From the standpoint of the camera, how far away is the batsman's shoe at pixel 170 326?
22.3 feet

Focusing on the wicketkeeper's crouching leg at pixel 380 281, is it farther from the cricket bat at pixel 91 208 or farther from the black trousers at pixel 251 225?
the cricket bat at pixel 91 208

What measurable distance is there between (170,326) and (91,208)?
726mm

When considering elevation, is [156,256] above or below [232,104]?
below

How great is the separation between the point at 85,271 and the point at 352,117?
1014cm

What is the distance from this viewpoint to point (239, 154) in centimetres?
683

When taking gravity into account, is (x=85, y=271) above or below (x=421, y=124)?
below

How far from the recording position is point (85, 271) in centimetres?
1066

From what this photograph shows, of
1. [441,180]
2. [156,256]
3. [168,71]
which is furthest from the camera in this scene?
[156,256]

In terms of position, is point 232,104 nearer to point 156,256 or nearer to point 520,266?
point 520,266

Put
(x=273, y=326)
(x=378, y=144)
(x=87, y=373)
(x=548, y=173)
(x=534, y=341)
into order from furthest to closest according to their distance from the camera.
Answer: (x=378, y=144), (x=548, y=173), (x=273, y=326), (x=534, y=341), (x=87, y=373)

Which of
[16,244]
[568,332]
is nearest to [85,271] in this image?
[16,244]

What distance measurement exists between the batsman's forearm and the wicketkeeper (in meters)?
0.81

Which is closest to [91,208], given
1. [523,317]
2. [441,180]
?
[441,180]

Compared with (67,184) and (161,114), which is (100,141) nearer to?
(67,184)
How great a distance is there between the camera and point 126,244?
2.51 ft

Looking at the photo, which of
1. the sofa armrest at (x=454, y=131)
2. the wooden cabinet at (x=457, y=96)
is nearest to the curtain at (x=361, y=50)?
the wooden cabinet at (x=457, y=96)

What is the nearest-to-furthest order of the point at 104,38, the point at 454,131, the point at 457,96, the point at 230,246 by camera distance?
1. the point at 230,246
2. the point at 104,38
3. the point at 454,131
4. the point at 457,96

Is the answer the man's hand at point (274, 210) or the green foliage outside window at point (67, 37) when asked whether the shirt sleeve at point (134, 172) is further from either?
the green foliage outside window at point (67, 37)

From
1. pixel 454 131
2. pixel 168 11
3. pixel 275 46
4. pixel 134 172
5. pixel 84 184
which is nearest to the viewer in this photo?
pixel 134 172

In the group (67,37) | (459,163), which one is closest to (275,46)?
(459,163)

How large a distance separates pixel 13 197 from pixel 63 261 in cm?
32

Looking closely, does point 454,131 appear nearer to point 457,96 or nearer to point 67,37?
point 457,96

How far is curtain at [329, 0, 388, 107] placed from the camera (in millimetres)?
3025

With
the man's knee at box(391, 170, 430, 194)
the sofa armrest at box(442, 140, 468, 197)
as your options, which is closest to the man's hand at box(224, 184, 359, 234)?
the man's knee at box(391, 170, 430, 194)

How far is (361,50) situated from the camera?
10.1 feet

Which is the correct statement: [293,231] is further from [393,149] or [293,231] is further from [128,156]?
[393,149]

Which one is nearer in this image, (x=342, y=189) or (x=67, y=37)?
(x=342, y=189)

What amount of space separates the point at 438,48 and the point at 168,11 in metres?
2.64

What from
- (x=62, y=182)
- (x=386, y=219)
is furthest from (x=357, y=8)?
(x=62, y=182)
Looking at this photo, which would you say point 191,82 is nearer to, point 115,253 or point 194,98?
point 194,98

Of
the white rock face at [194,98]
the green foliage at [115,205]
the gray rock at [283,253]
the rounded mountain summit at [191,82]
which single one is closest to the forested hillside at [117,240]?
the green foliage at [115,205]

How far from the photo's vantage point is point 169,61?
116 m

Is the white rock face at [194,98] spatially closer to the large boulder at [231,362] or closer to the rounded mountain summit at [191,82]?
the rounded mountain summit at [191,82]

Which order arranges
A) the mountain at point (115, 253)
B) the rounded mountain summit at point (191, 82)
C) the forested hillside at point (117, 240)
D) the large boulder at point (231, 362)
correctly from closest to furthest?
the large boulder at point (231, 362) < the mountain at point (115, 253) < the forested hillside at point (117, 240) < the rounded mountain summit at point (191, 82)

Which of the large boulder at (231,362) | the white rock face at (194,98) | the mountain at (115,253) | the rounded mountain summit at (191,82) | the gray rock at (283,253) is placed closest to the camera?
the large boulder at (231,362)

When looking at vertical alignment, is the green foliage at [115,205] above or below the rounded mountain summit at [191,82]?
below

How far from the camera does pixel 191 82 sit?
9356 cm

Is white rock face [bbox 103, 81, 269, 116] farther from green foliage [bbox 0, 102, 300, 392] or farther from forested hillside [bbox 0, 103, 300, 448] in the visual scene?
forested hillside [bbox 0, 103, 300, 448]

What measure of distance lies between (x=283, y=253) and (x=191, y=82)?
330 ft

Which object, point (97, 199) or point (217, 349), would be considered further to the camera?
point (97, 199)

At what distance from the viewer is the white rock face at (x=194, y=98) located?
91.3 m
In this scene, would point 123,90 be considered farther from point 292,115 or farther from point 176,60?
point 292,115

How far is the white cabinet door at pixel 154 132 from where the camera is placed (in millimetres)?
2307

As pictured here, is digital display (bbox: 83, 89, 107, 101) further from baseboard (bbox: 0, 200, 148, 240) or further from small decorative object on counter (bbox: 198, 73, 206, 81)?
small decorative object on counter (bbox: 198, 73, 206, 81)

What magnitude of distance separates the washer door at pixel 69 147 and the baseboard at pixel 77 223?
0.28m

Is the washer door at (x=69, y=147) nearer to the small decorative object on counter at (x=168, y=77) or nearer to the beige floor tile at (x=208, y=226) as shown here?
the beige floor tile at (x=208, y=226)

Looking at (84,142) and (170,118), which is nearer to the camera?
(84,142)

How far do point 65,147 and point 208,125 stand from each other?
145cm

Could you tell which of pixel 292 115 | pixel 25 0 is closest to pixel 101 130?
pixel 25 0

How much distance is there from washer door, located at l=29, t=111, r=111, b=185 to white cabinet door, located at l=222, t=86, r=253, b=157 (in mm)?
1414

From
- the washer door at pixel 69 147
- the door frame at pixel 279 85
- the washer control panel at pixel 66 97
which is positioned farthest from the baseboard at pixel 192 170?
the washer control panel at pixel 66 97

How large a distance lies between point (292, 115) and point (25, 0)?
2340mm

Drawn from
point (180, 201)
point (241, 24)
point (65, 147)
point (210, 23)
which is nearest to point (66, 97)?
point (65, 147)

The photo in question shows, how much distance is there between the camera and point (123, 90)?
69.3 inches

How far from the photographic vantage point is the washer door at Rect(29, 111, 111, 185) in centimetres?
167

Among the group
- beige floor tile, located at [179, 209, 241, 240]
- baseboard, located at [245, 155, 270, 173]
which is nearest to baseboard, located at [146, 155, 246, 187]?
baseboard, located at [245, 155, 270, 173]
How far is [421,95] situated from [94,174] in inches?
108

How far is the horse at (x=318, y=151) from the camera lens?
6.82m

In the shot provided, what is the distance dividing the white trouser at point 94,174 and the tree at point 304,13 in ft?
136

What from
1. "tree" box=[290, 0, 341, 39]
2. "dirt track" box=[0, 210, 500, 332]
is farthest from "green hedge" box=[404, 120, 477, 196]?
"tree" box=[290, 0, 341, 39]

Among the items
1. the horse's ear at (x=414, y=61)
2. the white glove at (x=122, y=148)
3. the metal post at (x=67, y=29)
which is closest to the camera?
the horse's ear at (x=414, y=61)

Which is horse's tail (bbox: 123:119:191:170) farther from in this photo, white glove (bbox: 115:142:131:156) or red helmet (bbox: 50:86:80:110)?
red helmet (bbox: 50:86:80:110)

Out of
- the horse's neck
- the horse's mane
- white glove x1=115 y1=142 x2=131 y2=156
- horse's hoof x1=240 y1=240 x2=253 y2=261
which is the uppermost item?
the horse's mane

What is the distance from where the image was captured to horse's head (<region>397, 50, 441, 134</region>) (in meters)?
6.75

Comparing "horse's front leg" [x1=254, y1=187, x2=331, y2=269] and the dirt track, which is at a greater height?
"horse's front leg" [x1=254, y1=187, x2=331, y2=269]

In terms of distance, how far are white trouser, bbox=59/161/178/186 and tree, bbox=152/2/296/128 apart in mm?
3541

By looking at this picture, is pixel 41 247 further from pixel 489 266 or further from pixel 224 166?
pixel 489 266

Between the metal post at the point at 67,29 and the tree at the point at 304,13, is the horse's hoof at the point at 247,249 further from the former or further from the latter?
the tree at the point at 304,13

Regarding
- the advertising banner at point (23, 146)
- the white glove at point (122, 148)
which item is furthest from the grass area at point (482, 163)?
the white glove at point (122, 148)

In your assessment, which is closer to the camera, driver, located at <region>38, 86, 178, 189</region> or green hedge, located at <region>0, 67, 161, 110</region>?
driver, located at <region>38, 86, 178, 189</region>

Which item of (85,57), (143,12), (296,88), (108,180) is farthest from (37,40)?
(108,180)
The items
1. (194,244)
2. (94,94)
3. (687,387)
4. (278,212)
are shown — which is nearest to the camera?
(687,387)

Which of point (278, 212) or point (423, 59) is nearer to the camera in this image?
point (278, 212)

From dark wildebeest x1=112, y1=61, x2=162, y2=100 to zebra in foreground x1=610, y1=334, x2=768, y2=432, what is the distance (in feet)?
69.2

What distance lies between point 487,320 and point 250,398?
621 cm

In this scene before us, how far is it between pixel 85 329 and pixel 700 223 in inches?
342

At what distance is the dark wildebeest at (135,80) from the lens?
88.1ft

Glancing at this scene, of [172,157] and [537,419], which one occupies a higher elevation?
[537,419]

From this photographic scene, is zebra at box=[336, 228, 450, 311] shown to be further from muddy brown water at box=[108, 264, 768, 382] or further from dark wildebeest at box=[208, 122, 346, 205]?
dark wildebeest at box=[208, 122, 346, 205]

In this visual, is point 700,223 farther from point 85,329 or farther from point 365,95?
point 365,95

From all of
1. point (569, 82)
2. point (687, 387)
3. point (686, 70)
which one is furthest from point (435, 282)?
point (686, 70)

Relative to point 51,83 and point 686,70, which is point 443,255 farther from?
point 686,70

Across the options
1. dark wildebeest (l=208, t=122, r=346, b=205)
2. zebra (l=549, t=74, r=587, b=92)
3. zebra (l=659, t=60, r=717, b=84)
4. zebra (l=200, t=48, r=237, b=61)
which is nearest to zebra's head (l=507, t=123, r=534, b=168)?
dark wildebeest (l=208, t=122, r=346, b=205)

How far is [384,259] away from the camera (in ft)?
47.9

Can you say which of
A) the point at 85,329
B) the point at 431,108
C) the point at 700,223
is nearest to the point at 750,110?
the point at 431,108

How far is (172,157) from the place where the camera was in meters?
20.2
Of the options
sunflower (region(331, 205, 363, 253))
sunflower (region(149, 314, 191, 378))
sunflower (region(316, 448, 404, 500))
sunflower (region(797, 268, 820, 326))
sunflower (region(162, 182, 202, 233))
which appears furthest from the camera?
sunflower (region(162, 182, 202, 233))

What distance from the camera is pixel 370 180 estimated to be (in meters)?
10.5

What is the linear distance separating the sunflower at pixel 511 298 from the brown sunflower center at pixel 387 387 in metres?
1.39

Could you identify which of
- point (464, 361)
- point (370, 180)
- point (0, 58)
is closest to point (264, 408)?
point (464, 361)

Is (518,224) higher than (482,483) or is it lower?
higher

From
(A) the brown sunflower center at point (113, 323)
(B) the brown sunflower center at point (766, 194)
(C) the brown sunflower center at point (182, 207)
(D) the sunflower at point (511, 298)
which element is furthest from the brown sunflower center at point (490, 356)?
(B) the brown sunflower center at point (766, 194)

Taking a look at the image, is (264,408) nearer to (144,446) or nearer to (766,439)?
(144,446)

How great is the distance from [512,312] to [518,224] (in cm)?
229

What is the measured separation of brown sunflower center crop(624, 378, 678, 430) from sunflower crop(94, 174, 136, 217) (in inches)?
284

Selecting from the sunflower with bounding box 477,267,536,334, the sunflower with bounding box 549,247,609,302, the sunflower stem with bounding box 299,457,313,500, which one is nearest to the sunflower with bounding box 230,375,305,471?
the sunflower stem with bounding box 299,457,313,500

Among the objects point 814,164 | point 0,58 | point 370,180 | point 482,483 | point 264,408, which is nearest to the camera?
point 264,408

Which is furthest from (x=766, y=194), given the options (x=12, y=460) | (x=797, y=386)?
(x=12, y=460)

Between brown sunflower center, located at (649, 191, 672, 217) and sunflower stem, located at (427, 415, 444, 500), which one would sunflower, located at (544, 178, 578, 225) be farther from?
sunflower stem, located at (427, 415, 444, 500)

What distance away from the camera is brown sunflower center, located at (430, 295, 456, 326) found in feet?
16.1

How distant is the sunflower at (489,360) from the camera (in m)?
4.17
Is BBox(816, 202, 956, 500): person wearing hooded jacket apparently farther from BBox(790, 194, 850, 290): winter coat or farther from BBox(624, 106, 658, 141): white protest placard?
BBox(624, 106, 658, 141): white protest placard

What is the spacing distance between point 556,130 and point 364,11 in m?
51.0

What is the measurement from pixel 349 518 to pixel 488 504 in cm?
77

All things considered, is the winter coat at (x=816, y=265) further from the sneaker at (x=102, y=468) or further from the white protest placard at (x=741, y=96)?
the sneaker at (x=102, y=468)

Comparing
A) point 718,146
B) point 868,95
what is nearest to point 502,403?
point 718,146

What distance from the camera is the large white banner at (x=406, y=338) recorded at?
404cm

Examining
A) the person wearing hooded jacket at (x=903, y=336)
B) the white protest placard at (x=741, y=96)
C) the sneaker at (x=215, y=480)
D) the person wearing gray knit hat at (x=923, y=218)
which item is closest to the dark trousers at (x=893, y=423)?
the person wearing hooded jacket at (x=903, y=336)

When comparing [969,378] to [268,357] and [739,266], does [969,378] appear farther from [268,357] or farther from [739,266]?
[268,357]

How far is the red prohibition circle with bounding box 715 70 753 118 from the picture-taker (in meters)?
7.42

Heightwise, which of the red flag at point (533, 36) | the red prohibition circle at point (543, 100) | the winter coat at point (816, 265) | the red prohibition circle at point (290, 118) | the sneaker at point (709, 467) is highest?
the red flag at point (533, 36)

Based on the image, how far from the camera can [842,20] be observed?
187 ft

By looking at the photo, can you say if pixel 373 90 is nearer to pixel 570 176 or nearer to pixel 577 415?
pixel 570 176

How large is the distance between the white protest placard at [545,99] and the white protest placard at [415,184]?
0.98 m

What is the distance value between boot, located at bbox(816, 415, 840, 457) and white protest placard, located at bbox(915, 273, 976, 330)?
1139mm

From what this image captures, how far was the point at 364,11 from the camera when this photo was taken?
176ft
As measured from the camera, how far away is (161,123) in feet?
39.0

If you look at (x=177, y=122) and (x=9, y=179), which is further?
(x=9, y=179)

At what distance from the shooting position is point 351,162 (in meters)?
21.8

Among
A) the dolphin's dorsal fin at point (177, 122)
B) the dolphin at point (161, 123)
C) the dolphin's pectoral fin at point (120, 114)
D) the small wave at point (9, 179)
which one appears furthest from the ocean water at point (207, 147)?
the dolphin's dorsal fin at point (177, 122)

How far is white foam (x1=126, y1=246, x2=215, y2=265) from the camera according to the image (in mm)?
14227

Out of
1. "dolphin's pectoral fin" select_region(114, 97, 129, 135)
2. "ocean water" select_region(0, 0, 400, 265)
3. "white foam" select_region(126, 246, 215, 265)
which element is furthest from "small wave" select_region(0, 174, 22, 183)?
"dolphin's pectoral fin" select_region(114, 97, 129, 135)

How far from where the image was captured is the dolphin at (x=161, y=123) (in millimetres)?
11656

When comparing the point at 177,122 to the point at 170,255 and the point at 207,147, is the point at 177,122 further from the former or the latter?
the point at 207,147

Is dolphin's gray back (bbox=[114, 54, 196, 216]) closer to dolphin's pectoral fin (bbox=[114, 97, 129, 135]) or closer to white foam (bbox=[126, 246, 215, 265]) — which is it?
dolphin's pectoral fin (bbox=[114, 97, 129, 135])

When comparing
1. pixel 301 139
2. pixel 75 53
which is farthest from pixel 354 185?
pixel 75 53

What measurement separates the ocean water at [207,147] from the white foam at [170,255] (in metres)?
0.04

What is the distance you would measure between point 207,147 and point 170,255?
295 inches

## Your task:
The lines to quote run from the one containing "How far from where" through the final line of the material above; please give them exactly, both ends included, and nothing else.

## Answer for the task:
How far from where the image was captured is the dolphin at (x=161, y=123) (in millimetres)?
11656

When comparing the point at 177,122 to the point at 170,255 and the point at 207,147, is the point at 177,122 further from the former or the latter?
the point at 207,147

Is dolphin's gray back (bbox=[114, 54, 196, 216]) closer to dolphin's pectoral fin (bbox=[114, 97, 129, 135]) or closer to white foam (bbox=[126, 246, 215, 265]) — which is it?
dolphin's pectoral fin (bbox=[114, 97, 129, 135])

When comparing
1. pixel 301 139
2. pixel 75 53
which is farthest from pixel 354 185?
pixel 75 53

What measurement separates the ocean water at [207,147] from the white foam at [170,255] (in metres)?
0.04

What is the distance you would measure between point 207,147 and point 170,255?
295 inches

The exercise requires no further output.